Well, everyone, the final stretch of the 2003-2004 school year is upon us, and this means the end of the line for Alternative Newsstand.
For the grand finale, I decided to select my favorite publication to feature. My choice had to be Paste Magazine.
This publication was the truest embodiment of what I hoped to showcase here, and its proclamation of ‘signs of life in music and culture’ demonstrates this attribute. Alternative Newsstand was designed to bright into the limelight magazines that weren’t getting the attention they deserved. Paste is a prime example of a remarkable publication that I’m assured gets frequently overlooked.
A bimonthly publication, Paste released Issue #9 for April/May 2004 with Patty Griffin gracing its cover.
Not unlike its title, Paste is a marvelous collage in layout design as well as in content.
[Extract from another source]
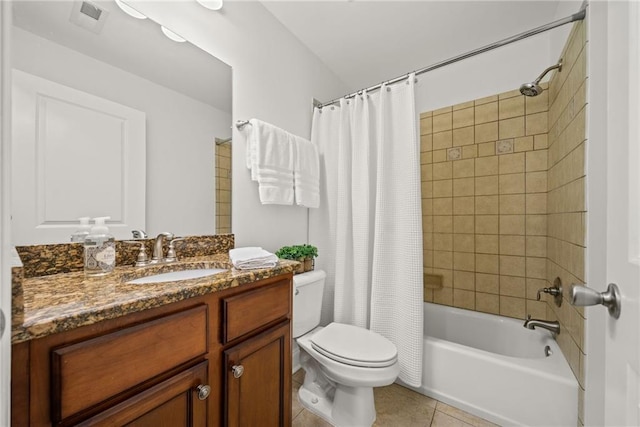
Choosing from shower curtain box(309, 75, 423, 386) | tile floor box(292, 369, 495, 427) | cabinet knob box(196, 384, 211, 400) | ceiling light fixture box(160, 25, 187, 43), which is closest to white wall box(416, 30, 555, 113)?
shower curtain box(309, 75, 423, 386)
When I first noticed Paste on Barnes & Noble bookstands last November, I was reeled in by its simplistic, ethereal cover colors and format. This is a trend that continues from the first page to the last, making Paste a pleasantly natural type of independent music experience.
Fifteen-page ‘Scrapbook’ opens the show with little blurbs on everything and everyone, giving readers their news refreshers for the issue. This is where the freshest faces can be found and where the most random tidbits hoard to greet the audience before it moves on to the meat and potatoes of the publication.
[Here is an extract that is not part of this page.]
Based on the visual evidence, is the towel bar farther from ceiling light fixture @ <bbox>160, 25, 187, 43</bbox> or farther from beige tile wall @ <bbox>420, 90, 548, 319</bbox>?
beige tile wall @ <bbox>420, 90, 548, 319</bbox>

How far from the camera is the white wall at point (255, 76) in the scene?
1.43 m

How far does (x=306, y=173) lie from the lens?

Here comes my favorite part, and the best reason you should consider picking up a copy for yourself: the CD sampler.
Have you forgotten my raving from November? Not only is the sampler Paste’s very own soundtrack, paralleling its content in a most brilliant fashion, but it’s a damn good listen. This issue features the lovely Norah Jones, Jem, Nellie McKay and The Proclaimers, among many others.
Another note: subscribers to Paste also get to pick a free CD to accompany their new subscription. It’s the magazine that just keeps giving!
OK, so now that you’re (hopefully) excited, here’s Alanis! Ms. Morissette has a new album and Paste is sure to cover the action on page 42.
Paste wastes no more time and jumps into Patty Griffin’s multi-page feature, which includes a superb review of her new release, ‘Impossible Dream’ (page 50).
Keep cruising through pages and readers will discover more features on artists like Sarah Harmer (page 62) and topics like progressive rock and writer Andy Whitman’s ‘primer’ on how to do it correctly (page 70).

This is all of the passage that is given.